Cette situation est d'autant plus grave que le Parti québécois exerce une hégémonie absolue sur l'ensemble du mouvement indépendantiste ainsi soumis à une stratégie globale qui ne sert pas ses fins. Il est donc temps, après bientôt 40 ans d'existence, qu'il prenne conscience de l'engrenage qui le fait tourner en rond depuis au moins la fondation du Mouvement souveraineté-association, et qu'il y mette le grain de sable susceptible de l'enrayer.
Pour ma part, j'ai 61 ans et j'ai bien l'intention de ne pas mourir avant l'accession du Québec à l'indépendance nationale, à moins de mourir pour elle.
Bien au-delà des grincements de dents, c'est une crise que j'espère provoquer par la rédaction et la publication de ce pamphlet, puisque les crises sont le ressort même des changements nécessaires.
Comme l'indépendance du Québec constitue un enjeu primordial non seulement pour la libération nationale du peuple québécois mais pour l'avenir du Canada, dont elle menace les intérêts politiques, économiques et stratégiques, le conflit déjà majeur entre les forces en présence ne peut que s'aggraver, à moins que, encore une fois, nous nous écrasions devant la puissance ennemie dont l'objectif et la stratégie ne visent rien de moins que notre disparition.
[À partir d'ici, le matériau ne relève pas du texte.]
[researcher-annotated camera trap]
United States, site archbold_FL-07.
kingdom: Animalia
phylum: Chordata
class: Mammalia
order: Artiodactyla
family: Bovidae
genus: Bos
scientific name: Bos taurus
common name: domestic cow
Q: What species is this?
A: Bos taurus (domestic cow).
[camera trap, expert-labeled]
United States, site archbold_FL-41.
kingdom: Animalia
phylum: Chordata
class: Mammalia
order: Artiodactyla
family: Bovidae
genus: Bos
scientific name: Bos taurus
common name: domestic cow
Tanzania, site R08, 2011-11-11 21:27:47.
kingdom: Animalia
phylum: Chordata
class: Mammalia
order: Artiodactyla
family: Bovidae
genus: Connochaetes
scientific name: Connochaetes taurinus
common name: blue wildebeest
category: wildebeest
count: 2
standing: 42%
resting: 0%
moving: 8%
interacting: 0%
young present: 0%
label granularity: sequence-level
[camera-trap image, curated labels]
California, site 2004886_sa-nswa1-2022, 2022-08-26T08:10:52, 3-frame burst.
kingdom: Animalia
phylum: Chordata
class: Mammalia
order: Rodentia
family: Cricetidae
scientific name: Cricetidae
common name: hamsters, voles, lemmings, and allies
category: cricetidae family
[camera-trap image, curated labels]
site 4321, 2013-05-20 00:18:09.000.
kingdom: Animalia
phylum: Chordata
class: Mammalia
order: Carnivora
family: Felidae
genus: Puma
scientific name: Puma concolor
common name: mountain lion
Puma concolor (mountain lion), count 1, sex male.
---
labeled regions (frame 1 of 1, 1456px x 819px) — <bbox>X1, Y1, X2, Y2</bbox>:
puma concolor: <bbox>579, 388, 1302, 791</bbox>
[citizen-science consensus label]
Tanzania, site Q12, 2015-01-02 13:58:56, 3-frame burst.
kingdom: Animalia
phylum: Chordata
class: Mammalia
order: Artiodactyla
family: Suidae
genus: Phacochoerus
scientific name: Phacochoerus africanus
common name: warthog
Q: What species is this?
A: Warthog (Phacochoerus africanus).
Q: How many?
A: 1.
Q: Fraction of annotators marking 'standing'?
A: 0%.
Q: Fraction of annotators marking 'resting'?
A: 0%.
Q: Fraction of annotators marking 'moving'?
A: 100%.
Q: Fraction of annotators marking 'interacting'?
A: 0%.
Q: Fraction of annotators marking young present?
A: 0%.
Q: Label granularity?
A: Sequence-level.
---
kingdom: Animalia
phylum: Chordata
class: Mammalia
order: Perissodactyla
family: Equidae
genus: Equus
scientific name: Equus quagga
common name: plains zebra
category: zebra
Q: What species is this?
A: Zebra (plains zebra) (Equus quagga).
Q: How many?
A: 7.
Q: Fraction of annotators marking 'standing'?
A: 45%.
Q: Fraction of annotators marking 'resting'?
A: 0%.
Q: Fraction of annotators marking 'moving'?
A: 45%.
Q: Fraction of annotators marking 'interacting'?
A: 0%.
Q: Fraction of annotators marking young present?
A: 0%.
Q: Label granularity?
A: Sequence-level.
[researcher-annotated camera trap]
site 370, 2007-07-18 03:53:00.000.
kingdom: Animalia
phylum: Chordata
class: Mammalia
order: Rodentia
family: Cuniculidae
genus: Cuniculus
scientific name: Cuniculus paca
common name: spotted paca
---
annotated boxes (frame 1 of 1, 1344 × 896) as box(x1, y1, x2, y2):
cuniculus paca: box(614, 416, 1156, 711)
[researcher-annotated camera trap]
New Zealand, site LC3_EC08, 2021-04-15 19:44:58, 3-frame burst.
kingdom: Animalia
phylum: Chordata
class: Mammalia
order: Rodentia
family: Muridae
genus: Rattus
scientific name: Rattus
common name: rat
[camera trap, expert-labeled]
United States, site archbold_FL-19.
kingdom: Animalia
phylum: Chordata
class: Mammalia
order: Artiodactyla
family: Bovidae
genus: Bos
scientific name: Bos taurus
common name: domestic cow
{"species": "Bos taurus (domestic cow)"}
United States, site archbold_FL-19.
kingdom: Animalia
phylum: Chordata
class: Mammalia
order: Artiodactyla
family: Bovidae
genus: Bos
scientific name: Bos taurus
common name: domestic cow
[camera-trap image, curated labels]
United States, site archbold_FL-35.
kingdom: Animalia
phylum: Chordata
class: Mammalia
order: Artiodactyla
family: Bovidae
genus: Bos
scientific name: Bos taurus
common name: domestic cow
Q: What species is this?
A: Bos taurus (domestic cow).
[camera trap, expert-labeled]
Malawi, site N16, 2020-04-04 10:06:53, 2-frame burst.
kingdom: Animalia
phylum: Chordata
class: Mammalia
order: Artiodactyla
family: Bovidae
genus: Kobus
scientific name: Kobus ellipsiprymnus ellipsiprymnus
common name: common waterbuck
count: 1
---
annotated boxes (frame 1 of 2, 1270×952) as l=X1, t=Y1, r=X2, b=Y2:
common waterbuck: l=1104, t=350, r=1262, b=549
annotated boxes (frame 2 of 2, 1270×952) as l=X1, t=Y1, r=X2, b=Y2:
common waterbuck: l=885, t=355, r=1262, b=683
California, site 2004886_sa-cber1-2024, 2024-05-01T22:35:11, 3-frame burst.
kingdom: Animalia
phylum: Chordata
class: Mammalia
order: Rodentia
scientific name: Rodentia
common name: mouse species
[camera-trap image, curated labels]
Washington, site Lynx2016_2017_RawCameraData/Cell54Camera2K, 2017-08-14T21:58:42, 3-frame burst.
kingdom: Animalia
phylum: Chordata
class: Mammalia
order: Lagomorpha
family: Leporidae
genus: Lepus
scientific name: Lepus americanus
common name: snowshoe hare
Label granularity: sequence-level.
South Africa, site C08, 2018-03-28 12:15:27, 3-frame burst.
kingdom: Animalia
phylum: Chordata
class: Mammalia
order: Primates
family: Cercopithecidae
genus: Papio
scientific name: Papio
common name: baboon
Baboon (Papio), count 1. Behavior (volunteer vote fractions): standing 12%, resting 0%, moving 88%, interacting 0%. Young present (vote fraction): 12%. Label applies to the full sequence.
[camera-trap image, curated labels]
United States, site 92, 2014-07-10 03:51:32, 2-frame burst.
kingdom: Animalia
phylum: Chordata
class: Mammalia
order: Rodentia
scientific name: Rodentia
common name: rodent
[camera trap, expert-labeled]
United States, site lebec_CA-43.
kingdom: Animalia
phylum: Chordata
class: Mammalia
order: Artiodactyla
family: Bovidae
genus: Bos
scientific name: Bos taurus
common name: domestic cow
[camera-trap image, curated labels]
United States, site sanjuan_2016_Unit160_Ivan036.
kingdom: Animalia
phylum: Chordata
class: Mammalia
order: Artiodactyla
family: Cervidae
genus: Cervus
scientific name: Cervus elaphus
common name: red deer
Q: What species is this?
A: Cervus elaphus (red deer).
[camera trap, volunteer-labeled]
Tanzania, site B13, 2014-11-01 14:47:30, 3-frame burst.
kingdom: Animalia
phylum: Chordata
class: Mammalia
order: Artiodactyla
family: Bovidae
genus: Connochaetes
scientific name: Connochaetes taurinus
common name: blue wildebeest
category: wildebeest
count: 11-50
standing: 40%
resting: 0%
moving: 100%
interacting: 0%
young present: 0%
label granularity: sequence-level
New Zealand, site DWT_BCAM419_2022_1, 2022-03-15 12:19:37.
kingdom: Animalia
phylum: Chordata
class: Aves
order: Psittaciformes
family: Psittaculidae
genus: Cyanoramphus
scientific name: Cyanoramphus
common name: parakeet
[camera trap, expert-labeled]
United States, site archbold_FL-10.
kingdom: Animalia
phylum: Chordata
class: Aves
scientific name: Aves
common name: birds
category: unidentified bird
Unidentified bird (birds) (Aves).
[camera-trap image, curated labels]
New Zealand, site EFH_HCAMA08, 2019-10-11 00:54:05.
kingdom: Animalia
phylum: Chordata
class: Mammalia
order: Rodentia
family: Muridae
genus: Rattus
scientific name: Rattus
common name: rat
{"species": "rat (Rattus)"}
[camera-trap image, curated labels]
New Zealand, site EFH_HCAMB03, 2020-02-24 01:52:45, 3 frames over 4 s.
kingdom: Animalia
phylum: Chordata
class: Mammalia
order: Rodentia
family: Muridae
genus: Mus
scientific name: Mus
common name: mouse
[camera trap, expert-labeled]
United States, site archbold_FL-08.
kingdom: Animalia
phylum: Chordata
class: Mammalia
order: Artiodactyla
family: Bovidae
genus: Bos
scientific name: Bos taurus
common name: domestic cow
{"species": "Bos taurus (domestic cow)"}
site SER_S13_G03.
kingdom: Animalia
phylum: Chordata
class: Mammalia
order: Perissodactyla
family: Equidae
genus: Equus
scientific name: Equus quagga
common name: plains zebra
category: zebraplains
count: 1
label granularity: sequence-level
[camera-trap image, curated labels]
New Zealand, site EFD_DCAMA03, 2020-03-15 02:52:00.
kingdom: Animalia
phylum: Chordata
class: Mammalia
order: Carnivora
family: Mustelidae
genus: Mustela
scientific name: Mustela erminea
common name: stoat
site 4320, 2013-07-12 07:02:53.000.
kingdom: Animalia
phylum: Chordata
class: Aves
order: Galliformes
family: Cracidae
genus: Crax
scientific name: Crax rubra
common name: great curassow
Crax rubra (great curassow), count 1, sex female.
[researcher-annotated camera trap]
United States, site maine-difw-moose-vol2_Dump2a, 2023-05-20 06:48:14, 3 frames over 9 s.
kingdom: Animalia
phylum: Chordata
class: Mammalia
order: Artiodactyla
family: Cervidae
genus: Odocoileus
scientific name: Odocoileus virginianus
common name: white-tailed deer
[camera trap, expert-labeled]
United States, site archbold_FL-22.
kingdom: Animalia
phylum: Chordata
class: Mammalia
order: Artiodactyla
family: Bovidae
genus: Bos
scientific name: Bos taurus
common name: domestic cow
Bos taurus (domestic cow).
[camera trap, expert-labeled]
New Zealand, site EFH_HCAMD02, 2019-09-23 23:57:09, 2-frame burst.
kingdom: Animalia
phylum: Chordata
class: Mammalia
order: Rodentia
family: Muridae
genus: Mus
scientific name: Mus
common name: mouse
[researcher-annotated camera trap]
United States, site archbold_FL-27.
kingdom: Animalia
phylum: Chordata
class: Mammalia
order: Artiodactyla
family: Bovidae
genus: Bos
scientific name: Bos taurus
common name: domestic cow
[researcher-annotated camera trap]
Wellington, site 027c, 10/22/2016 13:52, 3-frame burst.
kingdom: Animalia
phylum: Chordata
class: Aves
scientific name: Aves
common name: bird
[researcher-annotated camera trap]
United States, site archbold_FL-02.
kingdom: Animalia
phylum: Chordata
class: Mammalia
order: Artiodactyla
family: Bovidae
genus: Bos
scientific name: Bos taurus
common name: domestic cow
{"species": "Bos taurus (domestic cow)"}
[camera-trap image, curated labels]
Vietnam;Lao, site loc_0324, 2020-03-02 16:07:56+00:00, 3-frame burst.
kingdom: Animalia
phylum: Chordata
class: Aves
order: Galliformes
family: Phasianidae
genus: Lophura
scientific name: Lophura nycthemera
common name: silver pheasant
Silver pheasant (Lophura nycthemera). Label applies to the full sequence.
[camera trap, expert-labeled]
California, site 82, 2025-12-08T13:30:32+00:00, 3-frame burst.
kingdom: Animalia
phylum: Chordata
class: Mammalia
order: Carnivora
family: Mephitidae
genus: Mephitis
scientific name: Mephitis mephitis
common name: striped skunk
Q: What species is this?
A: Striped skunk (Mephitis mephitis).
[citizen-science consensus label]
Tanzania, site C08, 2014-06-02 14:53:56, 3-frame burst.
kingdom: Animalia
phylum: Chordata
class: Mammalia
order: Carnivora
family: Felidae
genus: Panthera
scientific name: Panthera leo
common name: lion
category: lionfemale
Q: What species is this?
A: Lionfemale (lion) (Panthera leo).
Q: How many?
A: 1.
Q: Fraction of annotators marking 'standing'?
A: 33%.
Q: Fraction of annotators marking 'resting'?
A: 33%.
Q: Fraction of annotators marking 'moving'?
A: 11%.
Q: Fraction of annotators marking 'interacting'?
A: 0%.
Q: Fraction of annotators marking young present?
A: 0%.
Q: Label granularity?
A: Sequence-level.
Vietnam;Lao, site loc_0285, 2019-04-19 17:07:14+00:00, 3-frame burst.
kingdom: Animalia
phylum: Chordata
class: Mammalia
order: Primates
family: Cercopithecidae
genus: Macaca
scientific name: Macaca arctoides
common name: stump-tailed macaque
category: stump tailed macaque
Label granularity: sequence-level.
D'où, depuis le 30 octobre dernier, ses attaques redoublées et sans merci à nos vulnérabilités.
Avec l'espoir d'en démontrer la nécessité, je viens ici en appeler à la conscience et à la responsabilité de tous les indépendantistes, qu'ils militent dans le Parti québécois ou qu'ils oeuvrent en dehors de ses rangs, pour que nous nous mobilisions et élaborions ensemble une véritable stratégie indépendantiste susceptible de nous faire mener une lutte enfin victorieuse.
[...]
Conclusion
Rien de plus ancien et de plus puissant dans mon imaginaire que cette religieuse, ma maîtresse d'école, en troisième année primaire, qui pleure encore, après peut-être 20 ans d'enseignement de la même matière, en racontant à ses élèves la défaite des Plaines d'Abraham. Rien de plus durables dans ma mémoire que mes propres larmes à l'écoute du récit de cette tragédie. Rien de plus farouche en moi que le désir du pays perdu, rien de plus déterminé que ma vocation à le reconquérir.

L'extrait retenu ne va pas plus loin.